Freedom House Questions Due Process in Case of Political Prisoner in Cameroon
The case of political prisoner Michel Thierry Atangana in Cameroon will reach a critical juncture tomorrow as the prosecution plans to rest its case with regards to new embezzlement charges against him. The hearing is an opportunity to withdraw the charges as opposed to handing the case over to the judges. Freedom House remains concerned that these new charges are being levied in violation of Cameroonian law; we urge for a critical review of the case and the withdrawal of the charges if they are impermissible under the procedural or legal codes.

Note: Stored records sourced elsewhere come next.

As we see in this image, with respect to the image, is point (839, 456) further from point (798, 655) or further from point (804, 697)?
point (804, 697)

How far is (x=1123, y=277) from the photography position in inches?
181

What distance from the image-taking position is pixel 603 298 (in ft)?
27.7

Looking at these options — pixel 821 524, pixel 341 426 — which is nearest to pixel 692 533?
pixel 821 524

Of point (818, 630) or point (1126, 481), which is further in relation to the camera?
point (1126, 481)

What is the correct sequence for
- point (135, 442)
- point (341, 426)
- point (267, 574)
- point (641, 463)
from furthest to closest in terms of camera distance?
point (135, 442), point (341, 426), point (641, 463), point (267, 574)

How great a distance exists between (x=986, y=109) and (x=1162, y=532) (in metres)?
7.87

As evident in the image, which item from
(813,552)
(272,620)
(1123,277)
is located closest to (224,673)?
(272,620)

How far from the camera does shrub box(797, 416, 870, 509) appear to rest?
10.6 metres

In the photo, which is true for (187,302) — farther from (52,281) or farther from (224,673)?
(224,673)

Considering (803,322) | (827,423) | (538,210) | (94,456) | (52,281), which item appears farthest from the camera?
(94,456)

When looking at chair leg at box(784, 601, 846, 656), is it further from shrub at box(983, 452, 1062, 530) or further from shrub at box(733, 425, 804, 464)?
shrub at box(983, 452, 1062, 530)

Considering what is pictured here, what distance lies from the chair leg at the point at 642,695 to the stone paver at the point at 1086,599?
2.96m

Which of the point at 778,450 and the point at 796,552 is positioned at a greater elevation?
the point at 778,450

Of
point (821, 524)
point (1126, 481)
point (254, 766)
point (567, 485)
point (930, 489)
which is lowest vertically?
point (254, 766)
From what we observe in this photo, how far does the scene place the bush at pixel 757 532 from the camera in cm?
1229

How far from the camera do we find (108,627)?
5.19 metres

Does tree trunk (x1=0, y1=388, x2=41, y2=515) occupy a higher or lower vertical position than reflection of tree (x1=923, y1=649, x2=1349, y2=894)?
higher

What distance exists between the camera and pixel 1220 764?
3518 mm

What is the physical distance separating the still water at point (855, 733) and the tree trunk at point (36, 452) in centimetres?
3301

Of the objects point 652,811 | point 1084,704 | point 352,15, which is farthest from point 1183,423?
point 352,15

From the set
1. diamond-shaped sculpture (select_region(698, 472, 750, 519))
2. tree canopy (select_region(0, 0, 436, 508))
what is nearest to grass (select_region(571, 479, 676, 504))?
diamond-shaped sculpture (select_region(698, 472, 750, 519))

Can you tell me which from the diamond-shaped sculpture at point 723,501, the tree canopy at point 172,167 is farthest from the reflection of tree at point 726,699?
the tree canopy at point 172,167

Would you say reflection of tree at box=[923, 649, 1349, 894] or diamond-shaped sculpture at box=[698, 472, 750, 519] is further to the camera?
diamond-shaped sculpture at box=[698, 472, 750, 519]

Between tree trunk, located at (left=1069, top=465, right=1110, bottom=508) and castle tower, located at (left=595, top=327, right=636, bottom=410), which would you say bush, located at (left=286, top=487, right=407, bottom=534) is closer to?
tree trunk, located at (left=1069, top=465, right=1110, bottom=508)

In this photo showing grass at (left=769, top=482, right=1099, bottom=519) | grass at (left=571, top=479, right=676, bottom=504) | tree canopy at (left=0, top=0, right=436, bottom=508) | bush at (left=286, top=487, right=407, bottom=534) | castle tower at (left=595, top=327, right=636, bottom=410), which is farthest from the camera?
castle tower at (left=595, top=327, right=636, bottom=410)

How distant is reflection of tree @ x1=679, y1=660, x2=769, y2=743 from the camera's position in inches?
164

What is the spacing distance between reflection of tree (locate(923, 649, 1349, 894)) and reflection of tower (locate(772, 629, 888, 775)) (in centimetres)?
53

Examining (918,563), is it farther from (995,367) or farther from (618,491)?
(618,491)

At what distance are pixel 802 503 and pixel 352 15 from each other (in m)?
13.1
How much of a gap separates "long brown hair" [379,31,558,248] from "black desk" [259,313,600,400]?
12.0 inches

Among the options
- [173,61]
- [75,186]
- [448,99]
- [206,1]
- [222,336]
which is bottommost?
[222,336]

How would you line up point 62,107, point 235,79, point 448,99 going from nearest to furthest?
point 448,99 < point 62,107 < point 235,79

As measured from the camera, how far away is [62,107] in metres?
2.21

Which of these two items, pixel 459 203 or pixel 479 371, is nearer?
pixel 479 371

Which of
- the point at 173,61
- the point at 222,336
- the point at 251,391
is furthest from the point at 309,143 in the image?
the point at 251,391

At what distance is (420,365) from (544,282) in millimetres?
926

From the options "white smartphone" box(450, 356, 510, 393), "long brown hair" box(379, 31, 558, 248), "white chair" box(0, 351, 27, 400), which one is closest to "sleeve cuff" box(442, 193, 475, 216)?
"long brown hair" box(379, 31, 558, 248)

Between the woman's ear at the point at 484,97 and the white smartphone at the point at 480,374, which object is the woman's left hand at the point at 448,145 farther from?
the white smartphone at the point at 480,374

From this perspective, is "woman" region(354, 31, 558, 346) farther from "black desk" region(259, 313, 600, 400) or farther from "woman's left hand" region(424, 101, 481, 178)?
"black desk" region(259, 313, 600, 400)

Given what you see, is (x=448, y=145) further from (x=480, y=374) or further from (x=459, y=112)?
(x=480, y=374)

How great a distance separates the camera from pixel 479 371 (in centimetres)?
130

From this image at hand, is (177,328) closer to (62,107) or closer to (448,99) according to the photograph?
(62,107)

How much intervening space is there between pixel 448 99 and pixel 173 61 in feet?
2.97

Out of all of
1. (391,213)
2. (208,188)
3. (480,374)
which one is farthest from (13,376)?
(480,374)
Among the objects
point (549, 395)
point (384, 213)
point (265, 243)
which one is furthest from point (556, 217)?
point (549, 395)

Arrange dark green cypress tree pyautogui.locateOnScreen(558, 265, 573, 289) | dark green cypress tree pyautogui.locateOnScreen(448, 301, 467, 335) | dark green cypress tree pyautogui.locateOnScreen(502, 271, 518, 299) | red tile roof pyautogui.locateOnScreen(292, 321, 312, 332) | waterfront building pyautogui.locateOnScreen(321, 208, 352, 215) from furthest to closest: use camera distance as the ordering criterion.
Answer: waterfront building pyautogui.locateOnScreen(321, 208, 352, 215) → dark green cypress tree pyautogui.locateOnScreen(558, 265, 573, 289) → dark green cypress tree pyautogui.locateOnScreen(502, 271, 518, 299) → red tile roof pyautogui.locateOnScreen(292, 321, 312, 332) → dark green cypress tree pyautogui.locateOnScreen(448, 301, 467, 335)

According to reports, Atangana's original embezzlement trial was conducted in an overnight session without the assistance of counsel and without the chance to respond to the charges. He has served almost his entire 15-year sentence as a result of a procedure that deviates from that proscribed under Cameroon law. Freedom House is also concerned that the latest charges of misappropriation of government funds against Mr. Atangana may be a continued reflection of political animosity toward his co-defendant, Titus Edzoa, former Secretary General of the Presidency. Moreover, since the case being pursued against Mr. Atangana appears to arise from the same operative facts as his previous conviction, there is a stronger likelihood that the act of filing new charges in Mr. Atangana’s case violates both Cameroonian law and international standards of jurisprudence regarding the double-jeopardy principle.
Cameroon is rated Not Free in Freedom in the World 2012. Cameroon’s courts have a long-standing reputation of being used as a tool of political retribution and score settling. The government of Cameroon must work to ensure that the rule of law is upheld and that it is the sole basis for engagement with and decisions made under the justice system.